Extraction Details
Deeper notes on how extractions are configured and what fields you get back.
Field types
| Type | Returned as JSON | Notes |
|---|---|---|
string | string | Default for text-like fields. |
number | number | Decimals included. |
integer | number | Will be rounded to nearest int. |
boolean | boolean | true / false only. |
date | ISO 8601 string | E.g. "2026-05-24". |
datetime | ISO 8601 string | E.g. "2026-05-24T10:00:00Z". |
object | nested object | Define fields recursively. |
list<string> | string[] | Useful for tags, tracking numbers. |
list<object> | object[] | For repeating sections — line items, line items, party blocks. |
Field examples
Adding a one-line example to each field dramatically improves accuracy. The example is shown to the model as a hint, not enforced.
{
"key": "invoice_number",
"type": "string",
"description": "The unique invoice ID from the seller.",
"example": "INV-2026-00128"
}Language
Set language at the extraction level. Options:
"Multi-Lingual"(default) — auto-detect per document."English","French","German","Spanish","Hindi","Japanese","Chinese (Simplified)", and more.

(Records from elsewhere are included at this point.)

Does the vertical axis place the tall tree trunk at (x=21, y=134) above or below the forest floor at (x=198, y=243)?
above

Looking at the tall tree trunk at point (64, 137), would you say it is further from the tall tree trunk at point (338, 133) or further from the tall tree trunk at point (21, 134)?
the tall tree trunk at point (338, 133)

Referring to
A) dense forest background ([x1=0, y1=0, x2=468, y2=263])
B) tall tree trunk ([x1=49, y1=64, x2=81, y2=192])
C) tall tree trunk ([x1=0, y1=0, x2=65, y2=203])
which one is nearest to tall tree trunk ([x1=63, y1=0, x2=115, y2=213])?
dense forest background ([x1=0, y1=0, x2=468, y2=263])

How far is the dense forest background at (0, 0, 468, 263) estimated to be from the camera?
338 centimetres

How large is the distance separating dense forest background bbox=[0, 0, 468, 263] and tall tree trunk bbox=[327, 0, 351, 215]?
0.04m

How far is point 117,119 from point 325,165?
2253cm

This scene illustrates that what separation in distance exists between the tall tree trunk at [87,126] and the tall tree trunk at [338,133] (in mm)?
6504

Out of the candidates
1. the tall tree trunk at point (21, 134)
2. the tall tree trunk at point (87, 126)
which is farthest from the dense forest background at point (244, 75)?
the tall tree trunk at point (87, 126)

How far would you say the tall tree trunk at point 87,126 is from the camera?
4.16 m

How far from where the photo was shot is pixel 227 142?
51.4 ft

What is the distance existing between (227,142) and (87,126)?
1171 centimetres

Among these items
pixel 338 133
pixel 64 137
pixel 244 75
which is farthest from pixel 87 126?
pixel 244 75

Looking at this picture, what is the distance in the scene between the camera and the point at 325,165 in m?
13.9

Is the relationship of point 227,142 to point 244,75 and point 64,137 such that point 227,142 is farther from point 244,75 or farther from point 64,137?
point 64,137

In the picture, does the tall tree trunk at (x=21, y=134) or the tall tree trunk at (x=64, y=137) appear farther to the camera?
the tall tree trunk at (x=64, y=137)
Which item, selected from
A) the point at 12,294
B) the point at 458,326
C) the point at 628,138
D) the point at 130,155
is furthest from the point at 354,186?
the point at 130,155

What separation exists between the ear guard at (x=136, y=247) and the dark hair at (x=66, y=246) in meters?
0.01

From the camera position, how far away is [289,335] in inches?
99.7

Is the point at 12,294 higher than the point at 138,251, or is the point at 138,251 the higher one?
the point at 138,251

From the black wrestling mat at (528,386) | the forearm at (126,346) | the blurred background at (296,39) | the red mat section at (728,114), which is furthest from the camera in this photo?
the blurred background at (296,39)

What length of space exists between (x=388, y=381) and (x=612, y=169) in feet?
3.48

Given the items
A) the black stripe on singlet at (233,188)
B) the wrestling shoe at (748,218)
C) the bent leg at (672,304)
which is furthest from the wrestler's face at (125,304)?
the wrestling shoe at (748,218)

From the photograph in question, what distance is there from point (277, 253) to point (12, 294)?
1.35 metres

Forcing a language gives a small accuracy bump on borderline-quality scans.
Document Options
Per-extraction toggles that influence parsing behavior:
| Option | Effect |
|---|---|
ocr_priority | When true, treat the document as scanned (skip text-layer extraction). Useful for low-quality PDFs. |
infer_missing | Allow the model to infer fields that aren't explicitly written (e.g. total = subtotal + tax). |
strict_format | Reject documents that don't match the expected layout. Returns status: needs_review instead. |
Confidence scores
Every extracted field comes back with a confidence value in [0, 1].
Treat anything below 0.7 as needing human review.
{
"result": { "total_amount": 4108.26 },
"confidence": { "total_amount": 0.98 }
}needs_review status
A file lands in needs_review when at least one field has confidence
below your configured threshold (defaults to 0.7). The result is
still available — but you should surface it in your UI for a human to
double-check.
Resubmitting
To re-process a single file (e.g. after editing the schema), DELETE
it and re-upload. Pages are charged again.